>> Begin Records shown

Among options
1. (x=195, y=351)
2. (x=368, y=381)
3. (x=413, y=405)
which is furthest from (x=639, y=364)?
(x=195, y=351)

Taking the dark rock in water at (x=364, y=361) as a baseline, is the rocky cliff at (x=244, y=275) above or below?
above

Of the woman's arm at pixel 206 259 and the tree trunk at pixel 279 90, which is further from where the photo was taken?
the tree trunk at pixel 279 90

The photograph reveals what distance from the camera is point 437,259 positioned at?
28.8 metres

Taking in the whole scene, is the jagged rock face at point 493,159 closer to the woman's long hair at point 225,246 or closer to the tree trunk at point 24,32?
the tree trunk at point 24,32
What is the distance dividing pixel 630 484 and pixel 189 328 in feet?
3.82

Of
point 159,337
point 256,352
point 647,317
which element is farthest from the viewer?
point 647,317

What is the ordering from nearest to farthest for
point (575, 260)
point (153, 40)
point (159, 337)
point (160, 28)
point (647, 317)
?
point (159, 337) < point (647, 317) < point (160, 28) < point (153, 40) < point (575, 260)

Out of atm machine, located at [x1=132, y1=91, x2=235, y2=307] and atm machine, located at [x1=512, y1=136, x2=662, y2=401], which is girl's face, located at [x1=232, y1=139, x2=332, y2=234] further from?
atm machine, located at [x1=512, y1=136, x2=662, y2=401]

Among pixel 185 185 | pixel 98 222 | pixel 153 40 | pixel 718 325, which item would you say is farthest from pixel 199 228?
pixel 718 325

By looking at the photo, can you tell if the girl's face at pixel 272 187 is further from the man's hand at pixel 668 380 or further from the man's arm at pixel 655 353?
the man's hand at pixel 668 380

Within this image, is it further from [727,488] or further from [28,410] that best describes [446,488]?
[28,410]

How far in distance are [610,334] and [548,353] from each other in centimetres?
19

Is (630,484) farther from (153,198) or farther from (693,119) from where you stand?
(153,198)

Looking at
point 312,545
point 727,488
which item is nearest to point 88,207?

>> End Records shown

Exercise instructions
All of the entries above should be written out again exactly.

Solution to this exercise
Among options
1. (x=195, y=351)
2. (x=368, y=381)
3. (x=413, y=405)
which is furthest from (x=639, y=364)?
(x=195, y=351)

Taking the dark rock in water at (x=364, y=361) as a baseline, is the rocky cliff at (x=244, y=275) above or below?
above

Of the woman's arm at pixel 206 259 and the tree trunk at pixel 279 90, which is further from where the photo was taken?
the tree trunk at pixel 279 90

The photograph reveals what distance from the camera is point 437,259 positioned at?
28.8 metres

Taking in the whole scene, is the jagged rock face at point 493,159 closer to the woman's long hair at point 225,246 or closer to the tree trunk at point 24,32?
the tree trunk at point 24,32
What is the distance dividing pixel 630 484 and pixel 189 328 in feet?
3.82

Of
point 159,337
point 256,352
point 647,317
which element is farthest from the viewer?
point 647,317

What is the ordering from nearest to farthest for
point (575, 260)
point (153, 40)
point (159, 337)
point (160, 28)
point (647, 317)
?
point (159, 337) < point (647, 317) < point (160, 28) < point (153, 40) < point (575, 260)

Out of atm machine, located at [x1=132, y1=91, x2=235, y2=307] and atm machine, located at [x1=512, y1=136, x2=662, y2=401], which is girl's face, located at [x1=232, y1=139, x2=332, y2=234] further from?
atm machine, located at [x1=512, y1=136, x2=662, y2=401]

Among pixel 185 185 | pixel 98 222 | pixel 153 40 | pixel 718 325, which item would you say is farthest from pixel 199 228?
pixel 718 325

By looking at the photo, can you tell if the girl's face at pixel 272 187 is further from the man's hand at pixel 668 380 or further from the man's arm at pixel 655 353?
the man's hand at pixel 668 380

Within this image, is it further from [727,488] or further from [28,410] that best describes [446,488]?
[28,410]

How far in distance are [610,334] and [548,353] from each other in centimetres?
19

Is (630,484) farther from (153,198) or farther from (693,119) from where you stand?
(153,198)

Looking at
point 312,545
point 727,488
which item is nearest to point 88,207?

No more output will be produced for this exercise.